My winter project is complete. This is my version of a Path/Road/Racer/Scorcher. 
This bike started life as a '73 Dawes Galaxy that I got from a bike co-op. It was outside waiting to be fixed up, so I did. I fixed it up and tried to sale it for a year but I didn't get much interest except for flippers wanting me to give it away. Well this fall I decided to make it into a path/road.
Here it is before I started.








I took everything off but the cranks. The decals were shot so what was left was removed. I thought about making it a fixed gear but thought about my old knees. Instead I went with a Sturmey/ Archer S2C kickback hub with a coaster brake. I wanted to keep the handlebars clean, no brake levers or 3 speed shifter. Next were the bars. When Soma came out with the "new" Lauterwasser bars I knew it was time to make my path/road bike, so I ordered them. Since I had to order the hub I knew I would have to get the wheels built. I have always wanted to learn how to build wheels so here was my chance. I got Rodger Munson's book on wheel building and went for it. I built them on 27in rims and am quite happy how they turned out. Anyone want to try building their wheels I highly recommend Munson's book. Very easy to follow directions.
I finished up the build with some solid cork grips from Riv Bike, and some rubber block pedals from an old J.C. Higgins kids bike from the 60's. If I ever needed to I could fight off a bear with those pedals. They weigh a ton.
Well here are the pics of the finished product.
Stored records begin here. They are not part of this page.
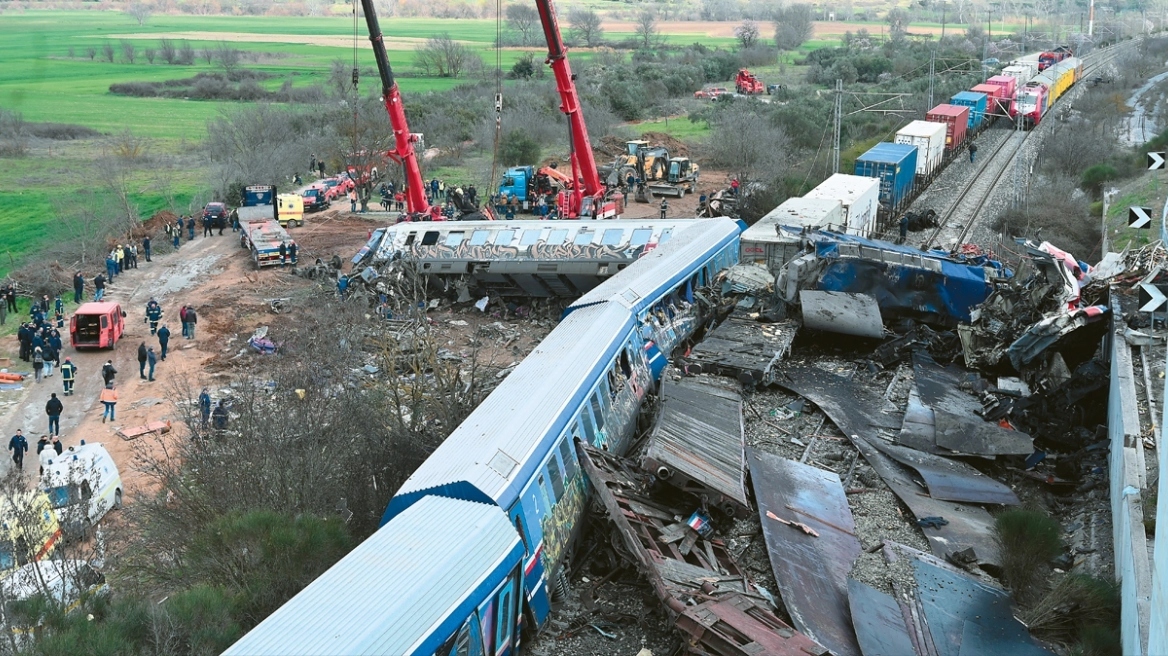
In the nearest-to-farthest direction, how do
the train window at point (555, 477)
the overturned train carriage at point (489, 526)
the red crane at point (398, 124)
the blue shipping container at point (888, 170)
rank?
the overturned train carriage at point (489, 526) → the train window at point (555, 477) → the red crane at point (398, 124) → the blue shipping container at point (888, 170)

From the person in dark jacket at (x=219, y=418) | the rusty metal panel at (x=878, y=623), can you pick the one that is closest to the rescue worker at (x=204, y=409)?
the person in dark jacket at (x=219, y=418)

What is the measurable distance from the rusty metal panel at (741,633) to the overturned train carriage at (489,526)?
190 centimetres

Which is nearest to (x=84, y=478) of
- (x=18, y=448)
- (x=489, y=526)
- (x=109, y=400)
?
(x=18, y=448)

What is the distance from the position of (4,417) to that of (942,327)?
856 inches

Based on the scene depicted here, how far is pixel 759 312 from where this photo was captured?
2373 cm

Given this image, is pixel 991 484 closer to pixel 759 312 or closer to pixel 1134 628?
pixel 1134 628

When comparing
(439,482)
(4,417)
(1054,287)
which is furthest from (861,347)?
(4,417)

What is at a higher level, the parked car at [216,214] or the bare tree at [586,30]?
the bare tree at [586,30]

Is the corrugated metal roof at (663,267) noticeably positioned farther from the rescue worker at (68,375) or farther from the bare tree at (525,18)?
the bare tree at (525,18)

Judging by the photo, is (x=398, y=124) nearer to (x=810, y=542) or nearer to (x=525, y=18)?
(x=810, y=542)

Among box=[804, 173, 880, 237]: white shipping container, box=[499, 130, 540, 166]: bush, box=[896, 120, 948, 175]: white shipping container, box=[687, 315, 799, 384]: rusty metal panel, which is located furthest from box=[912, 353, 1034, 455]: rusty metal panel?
box=[499, 130, 540, 166]: bush

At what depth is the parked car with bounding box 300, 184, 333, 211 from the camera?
47.4 m

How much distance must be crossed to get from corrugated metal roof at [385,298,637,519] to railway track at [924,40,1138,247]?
20.4 metres

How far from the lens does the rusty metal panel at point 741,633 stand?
34.1 ft
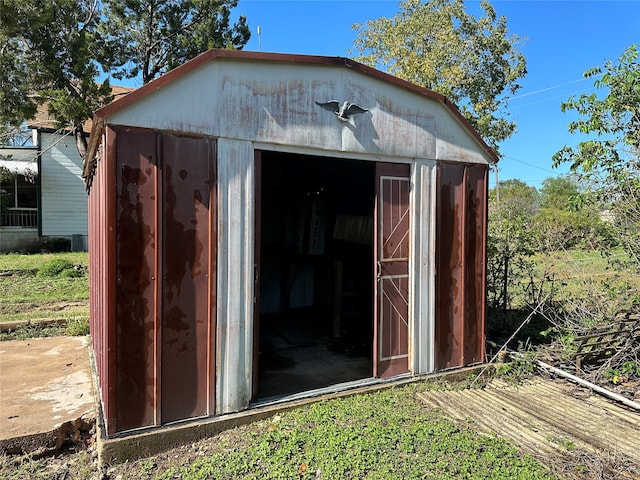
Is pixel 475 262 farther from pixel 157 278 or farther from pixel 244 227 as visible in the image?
pixel 157 278

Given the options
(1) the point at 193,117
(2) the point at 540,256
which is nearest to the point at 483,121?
(2) the point at 540,256

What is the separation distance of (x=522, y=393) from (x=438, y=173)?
2558 millimetres

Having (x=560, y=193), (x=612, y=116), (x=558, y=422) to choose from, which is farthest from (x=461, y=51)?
(x=560, y=193)

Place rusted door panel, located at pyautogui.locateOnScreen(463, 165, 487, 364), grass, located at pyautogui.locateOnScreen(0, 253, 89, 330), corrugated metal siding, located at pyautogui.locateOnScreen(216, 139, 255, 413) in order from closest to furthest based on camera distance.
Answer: corrugated metal siding, located at pyautogui.locateOnScreen(216, 139, 255, 413), rusted door panel, located at pyautogui.locateOnScreen(463, 165, 487, 364), grass, located at pyautogui.locateOnScreen(0, 253, 89, 330)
Anyway there she is. It was a lot fun to build and a blast to ride.

Mutt

P.S. Holy huge pics Batman! Sorry, not sure why they are so big.


----------



## racerx (Jan 29, 2004)

*Very Nice Restore Job*

I have a Batavus from what looks like the same era, at least the same crankset and calipers. What year do you think the Dawes is?

Will you ride this bike often? Trying to figure out how to best build my Batavus and need some ideas.


----------



## tarwheel2 (Jul 7, 2005)

Now that is retro! Cool.


----------



## Dave Hickey (Jan 27, 2002)

Two thumbs up.... I love it.......outstanding


----------



## Muttley (Oct 12, 2008)

Thanks Dave, I'll have it out for the Night Riders ride this Sunday if you're going to be out.

Mutt


----------



## Dave Hickey (Jan 27, 2002)

Muttley said:


> Thanks Dave, I'll have it out for the Night Riders ride this Sunday if you're going to be out.
> 
> Mutt



excellent.....


----------



## ScottInCincinnati (Feb 20, 2004)

Agree with the others, very well done! Excellent choice of components, even the token fenders.


----------



## jet sanchEz (Nov 28, 2005)

Very nice, I am inspired to make my old Raleigh Grand Prix into one of these bikes. How are you liking the rear hub? It changes gears when you kick back?

Where did you find those fenders?


----------



## Pablo (Jul 7, 2004)

That is hawt. Nice job. (Also good job on taking pics before those tires get dirty.)


----------



## Muttley (Oct 12, 2008)

Thanks guys, I've got about 40 or 50 miles on it now and it's a blast to ride. I really like the S/A 2 spd hub. Yes it does a short little back peddle to change gears. This also has a coaster brake on it so it is a fine line between changing gears and braking. It takes a little getting use to but is really fun on the right kind of bike once you get the hang of it. I wanted a clean look on the bars so that's why I went with the coaster brake. This is going to be my social rides and pub crawler bike and I think it will do a good job of pulling this off.

Mutt


----------



## Opus51569 (Jul 21, 2009)

Very nice. I dig those short little fenders.


----------



## darrch (Mar 5, 2012)

Really nice setup vs orig. Now what to do with my 1970 Dawes Galaxy!


----------